侵略教師星人ユーマ

 名がヴァルトラ星人だ。手はハサミ型だ。強くないはずがない。そして実際に強かった。

 第18回電撃小説大賞のメディアワークス文庫賞受賞作、エドワード・スミスによる「侵略教師星人ユーマ」(アスキー・メディアワークス、550円)という物語。10年前、突然に振ってきた12隻の宇宙船は、特に地上を侵略するわけでもなく、世界の各地に居座って、エネルギーとなる鉱物の採取を続けていた。アゾルト星人と名乗った彼らは、人類が話し合おうとしても応じようとしない。出ていってもらおうと攻撃をしかけたら、進んだ科学力によってことごとく返り討ちにされてしまった。

 核兵器もBC兵器も効かない相手を人類は、ならばと無視するようになっていく。それでも、目の前にそんな宇宙船の1つが居座っている日本の海辺の街では、宇宙船を完全に無視することはできなかった。それがそこにいるだけで、影響があるのではと魚の値段が下がって、漁師たちの仕事に影響が出た。風光明媚だった海の向こうに、異質な存在が常にいられるのも、気分的に良くなかった。

 とりわけ桜井家の3人姉妹の真ん中で、高校生の舞依は、宇宙船が来たことで母親の体調に変化が出て、移動の制限もあって満足な治療が受けられないまま、亡くなってしまったという過去から、宇宙船への強い思いを抱えていた。長姉の茉莉や3女の麻美は、それほど気にしている風はなかったけれど、舞依だけは宇宙船を憎み続け、宇宙人を憎みな続けがら10年間を生きてきた、そんなある日。

 街に宇宙人がやってきた。あくまでも自称。長身で銀髪の青年と、金髪で儚げな少年の2人は、それぞれに兄のユーマと、弟のソーマと名乗って、舞依の家の隣に住み着いた。おまけにユーマは国語の教員として、ソーマはその生徒で舞依のクラスメートとして、舞依が通っていた学校に入ってきた。さすがに学校では宇宙人だと広言はしなかったものの、宇宙を基準に地球人の知的水準を計り、叱咤するような口振り授業を行い、生徒たちに不思議な感覚を与える。
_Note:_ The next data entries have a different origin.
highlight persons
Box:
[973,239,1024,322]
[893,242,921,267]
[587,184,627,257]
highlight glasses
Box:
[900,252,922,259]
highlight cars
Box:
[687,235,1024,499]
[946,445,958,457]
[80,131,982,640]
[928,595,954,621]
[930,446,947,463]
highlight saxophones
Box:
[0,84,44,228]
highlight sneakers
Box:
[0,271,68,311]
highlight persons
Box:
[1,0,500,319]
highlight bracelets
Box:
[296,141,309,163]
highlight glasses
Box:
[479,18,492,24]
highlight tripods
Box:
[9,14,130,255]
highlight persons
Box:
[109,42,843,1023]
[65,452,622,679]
 もっとも、決して上から見下すような態度ではなく、日本語の奥深さを讃え、地球の自然の美しさを誉めちぎるような言葉を発しながら、日本人として、地球人としてより高みを目指すように教え、聡し導くような口調だったから、生徒たちは怯えず、むしろユーマのファンになっていった。逆らうように掃除をさぼり、教室から脱出しようとする男子生徒にも、真正面からぶつかり投げ飛ばしては、暴力とは言わず教育といって、相手も周囲も納得させた。

 ちょっぴり想像力がぶっ飛んだ快男児。兄の突飛な言動を取り繕うように、周囲を駆け回るソーマのいたいけさとも相まって、おかしいけれども面白い兄として受け入れられようとしていたユーマだった。もっとも、時折挟み込まれる兄弟での会話には、表では喋らない謎めいた言葉が飛び交っていた。
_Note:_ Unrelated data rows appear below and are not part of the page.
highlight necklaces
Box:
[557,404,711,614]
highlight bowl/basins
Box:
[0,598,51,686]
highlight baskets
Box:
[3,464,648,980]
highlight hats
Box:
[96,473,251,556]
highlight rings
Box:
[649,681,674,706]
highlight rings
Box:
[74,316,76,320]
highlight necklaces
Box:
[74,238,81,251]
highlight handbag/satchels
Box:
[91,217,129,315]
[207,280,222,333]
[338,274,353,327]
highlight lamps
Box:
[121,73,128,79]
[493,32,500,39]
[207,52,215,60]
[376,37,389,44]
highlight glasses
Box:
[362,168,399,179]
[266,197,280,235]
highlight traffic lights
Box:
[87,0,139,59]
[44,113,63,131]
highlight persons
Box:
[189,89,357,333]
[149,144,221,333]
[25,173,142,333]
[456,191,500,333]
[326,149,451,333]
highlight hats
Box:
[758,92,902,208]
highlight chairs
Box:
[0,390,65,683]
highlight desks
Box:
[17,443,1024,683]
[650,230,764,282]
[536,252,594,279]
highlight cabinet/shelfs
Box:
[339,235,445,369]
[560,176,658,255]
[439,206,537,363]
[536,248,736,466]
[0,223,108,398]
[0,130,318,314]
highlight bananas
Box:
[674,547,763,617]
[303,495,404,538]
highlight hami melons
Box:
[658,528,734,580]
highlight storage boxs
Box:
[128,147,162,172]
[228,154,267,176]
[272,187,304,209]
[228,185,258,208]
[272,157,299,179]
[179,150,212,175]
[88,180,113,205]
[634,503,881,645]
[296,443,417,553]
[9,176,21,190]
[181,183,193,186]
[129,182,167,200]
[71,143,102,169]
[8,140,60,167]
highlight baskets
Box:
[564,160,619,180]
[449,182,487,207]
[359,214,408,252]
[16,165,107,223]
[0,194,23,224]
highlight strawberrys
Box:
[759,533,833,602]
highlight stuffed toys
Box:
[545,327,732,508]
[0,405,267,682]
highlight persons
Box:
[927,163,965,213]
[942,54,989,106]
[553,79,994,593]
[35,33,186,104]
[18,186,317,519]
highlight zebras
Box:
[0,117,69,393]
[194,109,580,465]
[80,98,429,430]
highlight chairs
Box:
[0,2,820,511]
 444。謎めく数字。どうやら一種のコードらしい444の発動をめぐって、ユーマとソーマは言葉をかわす。いったいそれはどんな事態か。発動されると地球に何が起こるのか。想像してページを繰っていた読者は、いよいよ発動された444の凄まじさに驚き、そして納得するだろう。

 ヴァルトラ星人なのだから、バルタンでウルトラなのだから、強くて格好良くって当たり前だと。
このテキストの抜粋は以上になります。